An exploration of Fantagraphic’s role in the movement to accept Comics as an art form. An anecdotal account from some of the leading artists of the past 40 years.— Ben Parker
This is an oral history of Fantagraphics, the iconoclastic independent comic book publisher who reshaped the medium so that cartoonists such as Daniel Clowes, Chris Ware, Joe Sacco, and many more could thrive.
In 1976, a group of young men and women coalesced around a fledgling magazine and the idea that comics could be art. In 2016, comics intended for an adult readership are reviewed favorably in the New York Times, enjoy panels devoted to them at Book Expo America, and sell in bookstores comparable to prose efforts of similar weight and intent.
Comics As Art: We Told You So tells of Fantagraphics Books' key role in helping build and shape an art movement around a discredited, ignored and fading expression of Americana the way insiders share the saga with one another other: in anecdotal form, in the words of the people who lived it and saw it happen. Comics historian and critic Tom Spurgeon and longtime Comics Journal editor Michael Dean assemble an all-star cast of industry figures, critics, cartoonists, art objects, curios, and groundbreaking publications to bring you a detailed account of Fantagraphics' first 40 years.

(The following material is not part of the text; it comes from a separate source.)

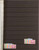 Kavel 5025 (10)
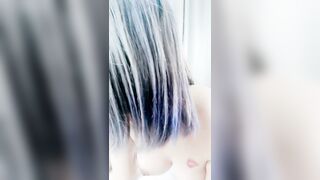 【麻花传媒视频】持久男神玩弄女友淫穴69舔弄高潮呻吟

Comics as Art is a detailed catalog of the look of a cultural awakening. It's a story that includes appearances by Chris Ware, Art Spiegelman, Harlan Ellison, Jim Shooter, Stan Lee, Dan Clowes, Frank Miller, Peter Bagge, Jaime Hernandez, Gilbert Hernandez, Dave Sim, Steve Geppi, Todd McFarlane and every other major figure in the arts or business end of modern comics. More than a corporate history or a fond look back, Comics As Art: We Told You So makes the warts-and-all case for Fantagraphics Books' position near the heart of the modern reclamation of the comics art form.